Anthropic PBC is in discussions with Alphabet Inc.’s Google about a deal that would provide the artificial intelligence company with additional computing power valued in the high tens of billions of dollars, according to people familiar with the matter.
The plan, which has not been finalized, involves Google providing cloud computing services to Anthropic, according to the people, who asked not to be named because the information is private. The deal will allow Anthropic to use Google’s tensor processing units, or TPUs — the company’s chips that are custom designed to accelerate machine learning workloads, one of the people said. Google is a previous investor in, and cloud provider for, Anthropic.

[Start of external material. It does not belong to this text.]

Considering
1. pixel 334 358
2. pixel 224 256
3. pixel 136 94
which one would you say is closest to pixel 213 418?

Anthropic and Google declined to comment. Talks are in their early stages and the details could change. Google shares jumped more than 3.5% in extended trading, while Amazon.com Inc., also an Anthropic investor and cloud provider, slipped about 2%.

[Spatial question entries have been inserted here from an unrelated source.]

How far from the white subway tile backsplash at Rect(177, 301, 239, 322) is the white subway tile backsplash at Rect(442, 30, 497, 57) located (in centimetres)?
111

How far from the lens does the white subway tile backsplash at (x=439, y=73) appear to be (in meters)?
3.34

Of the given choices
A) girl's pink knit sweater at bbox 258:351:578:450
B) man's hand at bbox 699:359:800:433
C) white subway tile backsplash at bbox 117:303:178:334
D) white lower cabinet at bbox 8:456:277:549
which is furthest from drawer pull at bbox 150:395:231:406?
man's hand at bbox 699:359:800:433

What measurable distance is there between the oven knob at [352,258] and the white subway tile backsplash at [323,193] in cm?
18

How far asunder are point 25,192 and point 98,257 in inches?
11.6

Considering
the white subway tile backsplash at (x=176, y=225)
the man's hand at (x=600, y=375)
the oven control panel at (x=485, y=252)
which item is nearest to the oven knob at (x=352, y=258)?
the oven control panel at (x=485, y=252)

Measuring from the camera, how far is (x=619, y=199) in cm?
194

Founded in 2021 by former OpenAI employees, San Francisco-based Anthropic is best known for its Claude family of large language models, which compete with OpenAI’s GPT models. Like its peers, Anthropic has been raising significant sums to keep pace in a race to advance AI, which industry leaders say will require more resources for research and breakthroughs, as well as consumer demand.
Anthropic recently held early funding talks with Abu Dhabi-based investment firm MGX, about a month after closing a $13 billion funding round. That financing, led by Iconiq Capital, with Fidelity Management and Research Co. and Lightspeed Venture Partners as co-leads, nearly tripled Anthropic’s valuation to $183 billion, including dollars raised.
Google previously invested about $3 billion in Anthropic; the tech giant committed to invest $2 billion in the AI startup in 2023, and followed up with another $1 billion investment early this year. Amazon has committed to invest about $8 billion in Anthropic, which is a key AI customer of Amazon Web Services, and a major user of Amazon’s custom AI chips.